Okay, thank you. So one more question, please. Severin, if you are generous.

And I apologize for the rest already.

Let's see how complex the next question is. Can we have the next question, please?

The next question comes from Richard Parks from Exxon. Please go ahead.

Hi. Thanks for taking my question. You've obviously seen it's just on in-office administered drugs where you've obviously been seeing an impact. Specifically on Tocentric, we've seen K-trudel approved for over six weeks, which is obviously an advantage in the pandemic phase. I'm just wondering if that's impacted your share of new patient starts and whether you expect any of that to persist. And then maybe you could just talk about any efforts to mitigate impacts on in-office administered drugs if we do see a second wave in the fall, any efforts that you're making there. Thanks very much.

Yeah, with respect to T-Centric, I think we're pretty well differentiated in our main indications. There's specific reasons why patients are getting T-Centric that don't really have much to do with the dosing frequency. So I don't think we see that as much of a factor. And with respect to measures we can take, yeah, we've been working really hard with the healthcare professionals to try to figure out alternative options for patients. In some cases, it could be at-home dosing. In some cases, expediting approvals with regulators on the shorter dosing regimens, which we now have for Ocrevus in the EU. We've got that down to a two-hour infusion. We've applied for that with FDA and hope to have that soon. So we're making those kind of steps, and, yeah, we'll continue those efforts. Thanks.

So let's have one last more question. Let me go into the last question.

I already would like to apologize with Naresh, Marc Purcell, and Sam Fassetti, whom we cannot address because they had other questions over the web or are still in the queue.
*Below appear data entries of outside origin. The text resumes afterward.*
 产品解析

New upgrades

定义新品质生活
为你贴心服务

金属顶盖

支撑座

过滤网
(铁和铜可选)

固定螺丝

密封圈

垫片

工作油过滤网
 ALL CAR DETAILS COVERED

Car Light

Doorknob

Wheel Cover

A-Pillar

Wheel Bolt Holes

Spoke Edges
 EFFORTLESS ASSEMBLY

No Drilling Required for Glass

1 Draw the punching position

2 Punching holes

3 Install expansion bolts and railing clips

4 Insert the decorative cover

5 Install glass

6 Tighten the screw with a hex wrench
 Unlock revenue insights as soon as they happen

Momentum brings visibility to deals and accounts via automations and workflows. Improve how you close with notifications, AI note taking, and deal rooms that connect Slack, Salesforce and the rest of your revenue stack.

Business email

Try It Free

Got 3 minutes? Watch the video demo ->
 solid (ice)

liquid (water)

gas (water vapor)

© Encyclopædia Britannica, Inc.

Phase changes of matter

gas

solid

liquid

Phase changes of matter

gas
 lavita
We will get back to them later on. So I just wanted to make maybe one last one now, and then we'll get back to the others.

Very good. Good. So great. Let's have the next question.
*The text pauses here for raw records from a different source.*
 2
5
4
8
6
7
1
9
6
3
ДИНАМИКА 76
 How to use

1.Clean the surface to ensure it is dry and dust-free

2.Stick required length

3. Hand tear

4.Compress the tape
Yes, sir. The next question comes from Peter Welford from Jefferies. Please go ahead.

Hi, thanks. I wanted to keep Thomas busy. He might feel this is a bit of a time off. Just last question on diagnostics, just with regards to antigen tests. That never came up. I wonder if Roche is developing an antigen test for COVID and what they potentially see of the role of that. Thank you.
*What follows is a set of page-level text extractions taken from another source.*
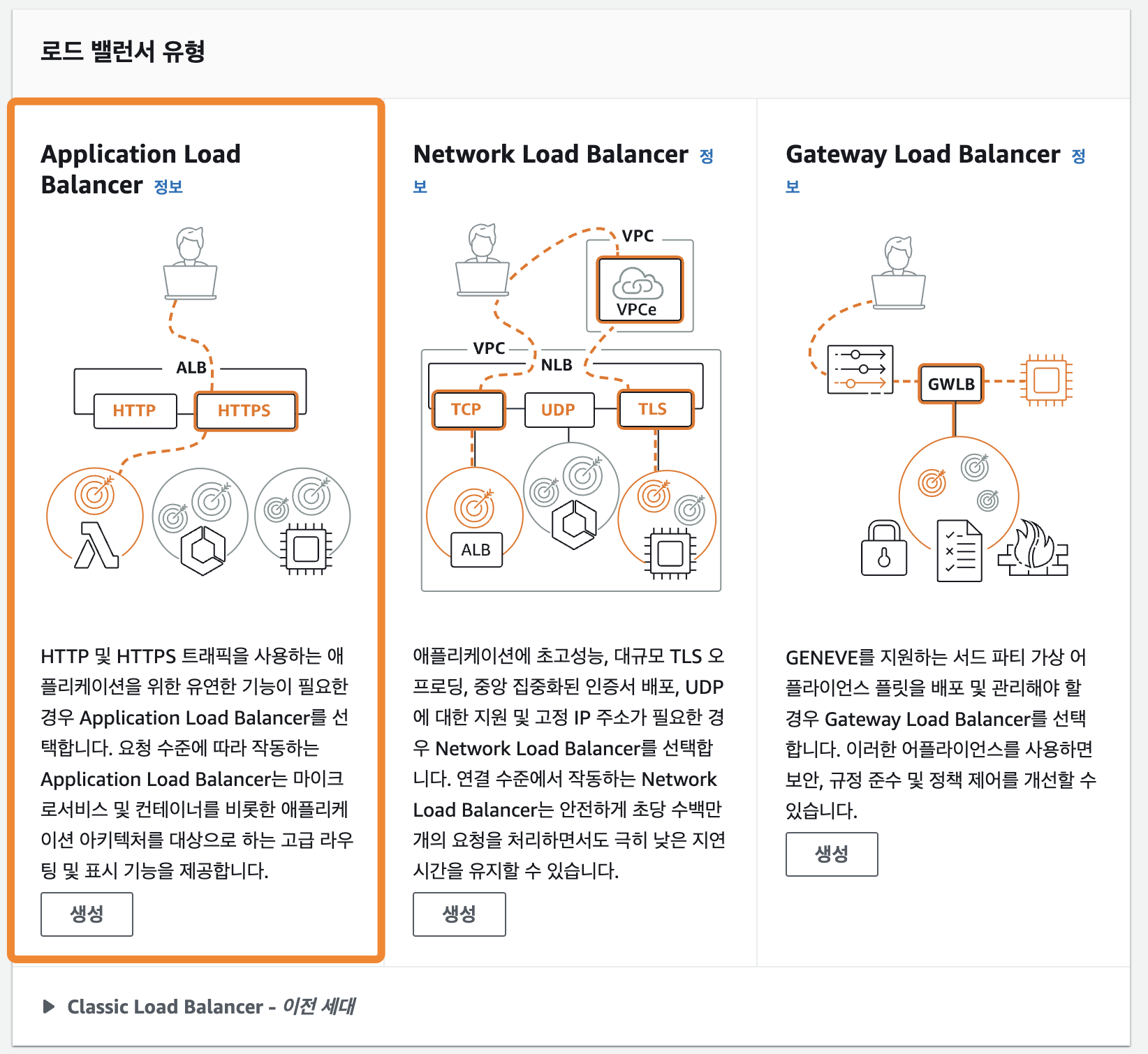 로드 밸런서 유형

Application Load Balancer 정보

ALB

HTTP

HTTPS

HTTP 및 HTTPS 트래픽을 사용하는 애플리케이션을 위한 유연한 기능이 필요한 경우 Application Load Balancer를 선택합니다. 요청 수준에 따라 작동하는 Application Load Balancer는 마이크로서비스 및 컨테이너를 비롯한 애플리케이션 아키텍처를 대상으로 하는 고급 라우팅 및 표시 기능을 제공합니다.

생성

Network Load Balancer 정보

VPC

VPCe

VPC

NLB

TCP

UDP

TLS

ALB

애플리케이션에 초고성능, 대규모 TLS 오프로딩, 중앙 집중화된 인증서 배포, UDP에 대한 지원 및 고정 IP 주소가 필요한 경우 Network Load Balancer를 선택합니다. 연결 수준에서 작동하는 Network Load Balancer는 안전하게 초당 수백만 개의 요청을 처리하면서도 극히 낮은 지연 시간을 유지할 수 있습니다.

생성

Gateway Load Balancer 정보

GWLB

GENEVE를 지원하는 서드 파티 가상 어플라이언스 플릿을 배포 및 관리해야 할 경우 Gateway Load Balancer를 선택합니다. 이러한 어플라이언스를 사용하면 보안, 규정 준수 및 정책 제어를 개선할 수 있습니다.

생성

Classic Load Balancer - 이전 세대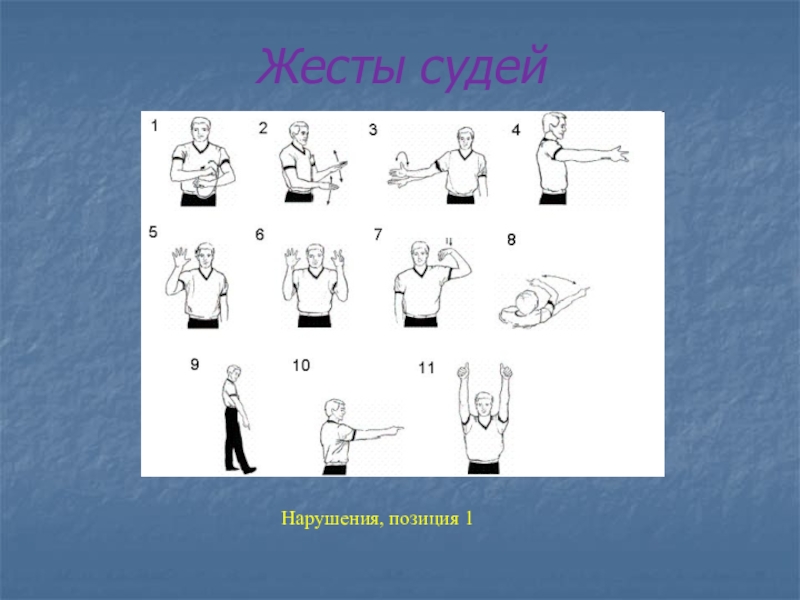 Жесты судей

1
2
3
4
5
6
7
8
9
10
11

Нарушения, позиция 1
Yeah, that's also a very good question. So the antigen test is actually antibodies. that are targeting the antigen of the virus, as you know. And usually, they would target the spike part of the virus. And we've looked at that development, and we have something ongoing internally. Looking at the sensitivity of what's out there on the market, it varies between 80% and 84% sensitivity. this is basically where we are at right now as well. And I mean it's clear, if you compare the sensitivity to PCR, PCR will always be more sensitive. Then of course it depends against which PCR assay you compare it to. We have probably the most sensitive PCR assay on the market, which can go down to 24 copies per mil. The sensitivity of the antigen assay would then probably be in the 100,000 with 80 to 84 percent sensitivity. And so that means in terms of broad population screening of asymptomatic patients, this would probably not be the right choice. And that's why when the FDA approved those assays, they approved it under the remark that if it's negative, you have to reconfirm it with a PCR assay. And obviously most are negative, so you have to do a lot of PCR assays following that. But there could be a setting in really patients that are very sick and most likely have a very high level of virus, and then it could work. But it's a bit tricky because you cannot get to that same, not even close to the sensitivity of PCR.

Thank you. Thank you very much for the great interest. It was a pleasure that you joined us virtually. We look forward to the next physical in-person meeting. Until then, thanks again. Bye-bye.